In Pieris' interpretation, biblical revelation and Buddhism share a common experience of liberation, in the sense that it is at the same time personal and social, spiritual and material, internal and structural. Furthermore, as in the Bible, liberation in Asia is a religious experience of the poor. A unique Christian contribution to the shared liberation experience could be the "joint venture of God and the people (poor) covenanted into one indivisible Saving Reality."72 At the same time, this common liberation history is challenged by the mostly non-Christian poor with whom the final judge identifies so powerfully. It is this messianic role of the masses that calls for a mutual liberative dialogue between Buddhism and Christianity. Pieris speaks here about the political vision inherent in Buddhism.73 Especially the Buddha's teaching of tanha, interpreted as the acquisitive tendency, the accumulative instinct in the human heart that generates all social evil, contains socio-critical power. Buddhism however does not only show via negativa what a liberated human community is not all about.
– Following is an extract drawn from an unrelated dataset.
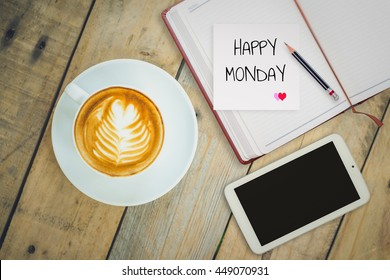 Happy Monday on paper with coffee cup on wood background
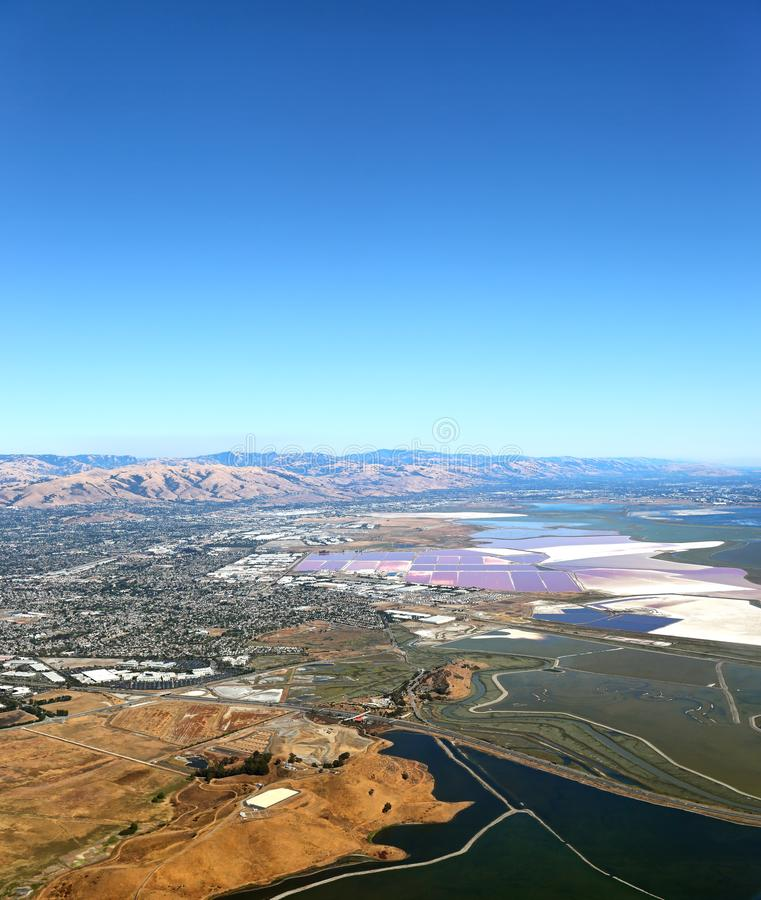 San Francisco Bay Area: Aerial view of Salt evaporation ponds and wetland marshes royalty free stock images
There are positive teachings towards liberation as it was shown above. 74

Coming from a Western experiential background, Roger Haight interprets this unity of spiritual and material, individual and structural dimensions in Christian salvation as the response to the negative experiences of ignorance, sin, guilt, suffering, and death. 75 This via negativa, as a starting point matches perfectly with Buddhist teachings and experiences. The evil that intrudes into human existence, moral failures in one's own personal existence, the finitude of life and suffering are experiences which have to be addressed when one asks for salvation. In other words, it has to be actual and real salvation. Salvation cannot be understood today merely as a promise or as an exclusively future reality. Salvation must be something that can also be experienced now. Salvation must be integral. It is not enough to touch a so-called spiritual dimension of a person's life and not include his or her activity in this world. Salvation has to be interpreted comprehensively--not only individually but also socially. The question of health, wholeness, and salvation of the various groups of which one is a part and to which and for which one is responsible, have to be addressed. There is no salvation apart from being in relation with other human beings. Hence Christian salvation intrinsically is salvation in dialogue with other religions.

NOTES

1 Aloysius Pieris, "Christianity in a Core-to-Core Dialogue with Buddhism," in Love Meets Wisdom, A Christian Experience of Buddhism, (New York: Orbis Books, 1988), p. 119; both Buddhism and Christianity are vibrant with vitality because each has developed its own religious system of doctrines, rites and Institutions.

2 See: ibid., pp. 120ff.

3 Pieris, Fire and Water, Basic Issues in Asian Buddhism and Christianity, (New York- Orbis Books, 1996), p. 102.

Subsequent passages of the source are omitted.